[EXERCISE INSTRUCTIONS]:
Every record that follows should be output exactly as it is given.

[DATA UNDER STUDY]:
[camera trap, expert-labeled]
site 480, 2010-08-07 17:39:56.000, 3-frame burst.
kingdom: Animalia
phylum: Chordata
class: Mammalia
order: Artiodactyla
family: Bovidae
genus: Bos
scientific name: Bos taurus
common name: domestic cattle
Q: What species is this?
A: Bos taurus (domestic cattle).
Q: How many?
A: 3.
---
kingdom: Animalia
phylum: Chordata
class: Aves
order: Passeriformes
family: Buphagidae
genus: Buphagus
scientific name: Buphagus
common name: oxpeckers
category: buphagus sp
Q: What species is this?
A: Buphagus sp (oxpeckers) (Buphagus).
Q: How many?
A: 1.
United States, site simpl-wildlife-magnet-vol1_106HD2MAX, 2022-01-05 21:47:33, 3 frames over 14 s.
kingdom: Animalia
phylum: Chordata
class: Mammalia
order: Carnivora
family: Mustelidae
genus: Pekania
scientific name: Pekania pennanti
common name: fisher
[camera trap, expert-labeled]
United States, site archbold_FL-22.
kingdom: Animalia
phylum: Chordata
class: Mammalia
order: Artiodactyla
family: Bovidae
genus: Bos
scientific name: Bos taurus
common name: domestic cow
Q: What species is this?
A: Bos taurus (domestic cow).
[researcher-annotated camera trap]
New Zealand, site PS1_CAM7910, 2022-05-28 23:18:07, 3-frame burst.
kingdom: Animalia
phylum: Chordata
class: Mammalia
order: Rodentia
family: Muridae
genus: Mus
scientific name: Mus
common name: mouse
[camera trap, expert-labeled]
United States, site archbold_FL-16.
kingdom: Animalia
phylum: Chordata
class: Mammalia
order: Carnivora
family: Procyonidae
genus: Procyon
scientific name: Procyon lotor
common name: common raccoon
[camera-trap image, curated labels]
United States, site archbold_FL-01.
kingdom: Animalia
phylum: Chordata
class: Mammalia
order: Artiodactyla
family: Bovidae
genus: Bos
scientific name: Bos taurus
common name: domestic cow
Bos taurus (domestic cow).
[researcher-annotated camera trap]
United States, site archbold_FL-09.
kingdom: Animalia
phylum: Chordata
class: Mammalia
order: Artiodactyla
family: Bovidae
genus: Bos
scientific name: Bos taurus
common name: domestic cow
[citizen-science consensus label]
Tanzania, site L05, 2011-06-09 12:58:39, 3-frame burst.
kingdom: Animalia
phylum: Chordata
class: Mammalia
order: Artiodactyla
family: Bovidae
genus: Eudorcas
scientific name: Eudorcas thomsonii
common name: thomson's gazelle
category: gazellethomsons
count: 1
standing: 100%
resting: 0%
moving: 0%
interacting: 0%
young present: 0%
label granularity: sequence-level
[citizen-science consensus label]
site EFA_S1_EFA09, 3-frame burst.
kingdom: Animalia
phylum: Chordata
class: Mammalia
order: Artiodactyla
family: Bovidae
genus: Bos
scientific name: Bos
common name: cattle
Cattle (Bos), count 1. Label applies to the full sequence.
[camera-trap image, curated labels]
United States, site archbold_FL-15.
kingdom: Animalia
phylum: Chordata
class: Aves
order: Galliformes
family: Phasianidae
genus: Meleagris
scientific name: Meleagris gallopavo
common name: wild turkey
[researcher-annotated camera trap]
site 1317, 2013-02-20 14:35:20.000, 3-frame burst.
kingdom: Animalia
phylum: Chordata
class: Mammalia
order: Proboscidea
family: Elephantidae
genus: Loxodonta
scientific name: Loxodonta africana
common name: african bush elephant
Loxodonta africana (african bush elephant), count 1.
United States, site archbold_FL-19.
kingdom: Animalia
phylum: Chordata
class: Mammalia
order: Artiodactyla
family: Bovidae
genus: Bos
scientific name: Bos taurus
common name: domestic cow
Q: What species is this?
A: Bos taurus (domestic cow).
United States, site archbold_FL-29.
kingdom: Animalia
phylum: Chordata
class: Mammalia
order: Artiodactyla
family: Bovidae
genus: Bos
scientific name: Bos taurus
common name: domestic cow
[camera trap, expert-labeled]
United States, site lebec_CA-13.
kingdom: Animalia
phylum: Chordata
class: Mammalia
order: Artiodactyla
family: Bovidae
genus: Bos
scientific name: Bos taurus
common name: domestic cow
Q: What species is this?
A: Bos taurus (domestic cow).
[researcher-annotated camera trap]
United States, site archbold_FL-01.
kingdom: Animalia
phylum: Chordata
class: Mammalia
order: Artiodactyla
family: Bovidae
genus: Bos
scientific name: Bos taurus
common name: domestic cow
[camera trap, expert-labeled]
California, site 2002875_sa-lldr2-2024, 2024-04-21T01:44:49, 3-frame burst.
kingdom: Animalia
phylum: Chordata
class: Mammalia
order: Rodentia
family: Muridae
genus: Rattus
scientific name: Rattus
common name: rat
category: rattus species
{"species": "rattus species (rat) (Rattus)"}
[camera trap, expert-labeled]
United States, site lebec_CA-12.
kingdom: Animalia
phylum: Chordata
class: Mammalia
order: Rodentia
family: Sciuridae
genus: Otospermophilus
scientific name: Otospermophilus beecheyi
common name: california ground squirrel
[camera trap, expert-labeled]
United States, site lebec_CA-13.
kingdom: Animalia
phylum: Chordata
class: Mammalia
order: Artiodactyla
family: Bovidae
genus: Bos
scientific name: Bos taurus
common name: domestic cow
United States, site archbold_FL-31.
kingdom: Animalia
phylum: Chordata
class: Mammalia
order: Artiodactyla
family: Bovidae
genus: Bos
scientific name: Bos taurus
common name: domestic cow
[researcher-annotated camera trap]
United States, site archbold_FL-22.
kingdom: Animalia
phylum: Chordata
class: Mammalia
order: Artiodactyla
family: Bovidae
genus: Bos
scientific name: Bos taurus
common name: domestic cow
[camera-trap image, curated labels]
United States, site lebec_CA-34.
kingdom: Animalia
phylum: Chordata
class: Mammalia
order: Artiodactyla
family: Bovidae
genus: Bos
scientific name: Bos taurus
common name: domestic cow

[RESULT BELOW]:
[camera trap, expert-labeled]
site 480, 2010-08-07 17:39:56.000, 3-frame burst.
kingdom: Animalia
phylum: Chordata
class: Mammalia
order: Artiodactyla
family: Bovidae
genus: Bos
scientific name: Bos taurus
common name: domestic cattle
Q: What species is this?
A: Bos taurus (domestic cattle).
Q: How many?
A: 3.
---
kingdom: Animalia
phylum: Chordata
class: Aves
order: Passeriformes
family: Buphagidae
genus: Buphagus
scientific name: Buphagus
common name: oxpeckers
category: buphagus sp
Q: What species is this?
A: Buphagus sp (oxpeckers) (Buphagus).
Q: How many?
A: 1.
United States, site simpl-wildlife-magnet-vol1_106HD2MAX, 2022-01-05 21:47:33, 3 frames over 14 s.
kingdom: Animalia
phylum: Chordata
class: Mammalia
order: Carnivora
family: Mustelidae
genus: Pekania
scientific name: Pekania pennanti
common name: fisher
[camera trap, expert-labeled]
United States, site archbold_FL-22.
kingdom: Animalia
phylum: Chordata
class: Mammalia
order: Artiodactyla
family: Bovidae
genus: Bos
scientific name: Bos taurus
common name: domestic cow
Q: What species is this?
A: Bos taurus (domestic cow).
[researcher-annotated camera trap]
New Zealand, site PS1_CAM7910, 2022-05-28 23:18:07, 3-frame burst.
kingdom: Animalia
phylum: Chordata
class: Mammalia
order: Rodentia
family: Muridae
genus: Mus
scientific name: Mus
common name: mouse
[camera trap, expert-labeled]
United States, site archbold_FL-16.
kingdom: Animalia
phylum: Chordata
class: Mammalia
order: Carnivora
family: Procyonidae
genus: Procyon
scientific name: Procyon lotor
common name: common raccoon
[camera-trap image, curated labels]
United States, site archbold_FL-01.
kingdom: Animalia
phylum: Chordata
class: Mammalia
order: Artiodactyla
family: Bovidae
genus: Bos
scientific name: Bos taurus
common name: domestic cow
Bos taurus (domestic cow).
[researcher-annotated camera trap]
United States, site archbold_FL-09.
kingdom: Animalia
phylum: Chordata
class: Mammalia
order: Artiodactyla
family: Bovidae
genus: Bos
scientific name: Bos taurus
common name: domestic cow
[citizen-science consensus label]
Tanzania, site L05, 2011-06-09 12:58:39, 3-frame burst.
kingdom: Animalia
phylum: Chordata
class: Mammalia
order: Artiodactyla
family: Bovidae
genus: Eudorcas
scientific name: Eudorcas thomsonii
common name: thomson's gazelle
category: gazellethomsons
count: 1
standing: 100%
resting: 0%
moving: 0%
interacting: 0%
young present: 0%
label granularity: sequence-level
[citizen-science consensus label]
site EFA_S1_EFA09, 3-frame burst.
kingdom: Animalia
phylum: Chordata
class: Mammalia
order: Artiodactyla
family: Bovidae
genus: Bos
scientific name: Bos
common name: cattle
Cattle (Bos), count 1. Label applies to the full sequence.
[camera-trap image, curated labels]
United States, site archbold_FL-15.
kingdom: Animalia
phylum: Chordata
class: Aves
order: Galliformes
family: Phasianidae
genus: Meleagris
scientific name: Meleagris gallopavo
common name: wild turkey
[researcher-annotated camera trap]
site 1317, 2013-02-20 14:35:20.000, 3-frame burst.
kingdom: Animalia
phylum: Chordata
class: Mammalia
order: Proboscidea
family: Elephantidae
genus: Loxodonta
scientific name: Loxodonta africana
common name: african bush elephant
Loxodonta africana (african bush elephant), count 1.
United States, site archbold_FL-19.
kingdom: Animalia
phylum: Chordata
class: Mammalia
order: Artiodactyla
family: Bovidae
genus: Bos
scientific name: Bos taurus
common name: domestic cow
Q: What species is this?
A: Bos taurus (domestic cow).
United States, site archbold_FL-29.
kingdom: Animalia
phylum: Chordata
class: Mammalia
order: Artiodactyla
family: Bovidae
genus: Bos
scientific name: Bos taurus
common name: domestic cow
[camera trap, expert-labeled]
United States, site lebec_CA-13.
kingdom: Animalia
phylum: Chordata
class: Mammalia
order: Artiodactyla
family: Bovidae
genus: Bos
scientific name: Bos taurus
common name: domestic cow
Q: What species is this?
A: Bos taurus (domestic cow).
[researcher-annotated camera trap]
United States, site archbold_FL-01.
kingdom: Animalia
phylum: Chordata
class: Mammalia
order: Artiodactyla
family: Bovidae
genus: Bos
scientific name: Bos taurus
common name: domestic cow
[camera trap, expert-labeled]
California, site 2002875_sa-lldr2-2024, 2024-04-21T01:44:49, 3-frame burst.
kingdom: Animalia
phylum: Chordata
class: Mammalia
order: Rodentia
family: Muridae
genus: Rattus
scientific name: Rattus
common name: rat
category: rattus species
{"species": "rattus species (rat) (Rattus)"}
[camera trap, expert-labeled]
United States, site lebec_CA-12.
kingdom: Animalia
phylum: Chordata
class: Mammalia
order: Rodentia
family: Sciuridae
genus: Otospermophilus
scientific name: Otospermophilus beecheyi
common name: california ground squirrel
[camera trap, expert-labeled]
United States, site lebec_CA-13.
kingdom: Animalia
phylum: Chordata
class: Mammalia
order: Artiodactyla
family: Bovidae
genus: Bos
scientific name: Bos taurus
common name: domestic cow
United States, site archbold_FL-31.
kingdom: Animalia
phylum: Chordata
class: Mammalia
order: Artiodactyla
family: Bovidae
genus: Bos
scientific name: Bos taurus
common name: domestic cow
[researcher-annotated camera trap]
United States, site archbold_FL-22.
kingdom: Animalia
phylum: Chordata
class: Mammalia
order: Artiodactyla
family: Bovidae
genus: Bos
scientific name: Bos taurus
common name: domestic cow
[camera-trap image, curated labels]
United States, site lebec_CA-34.
kingdom: Animalia
phylum: Chordata
class: Mammalia
order: Artiodactyla
family: Bovidae
genus: Bos
scientific name: Bos taurus
common name: domestic cow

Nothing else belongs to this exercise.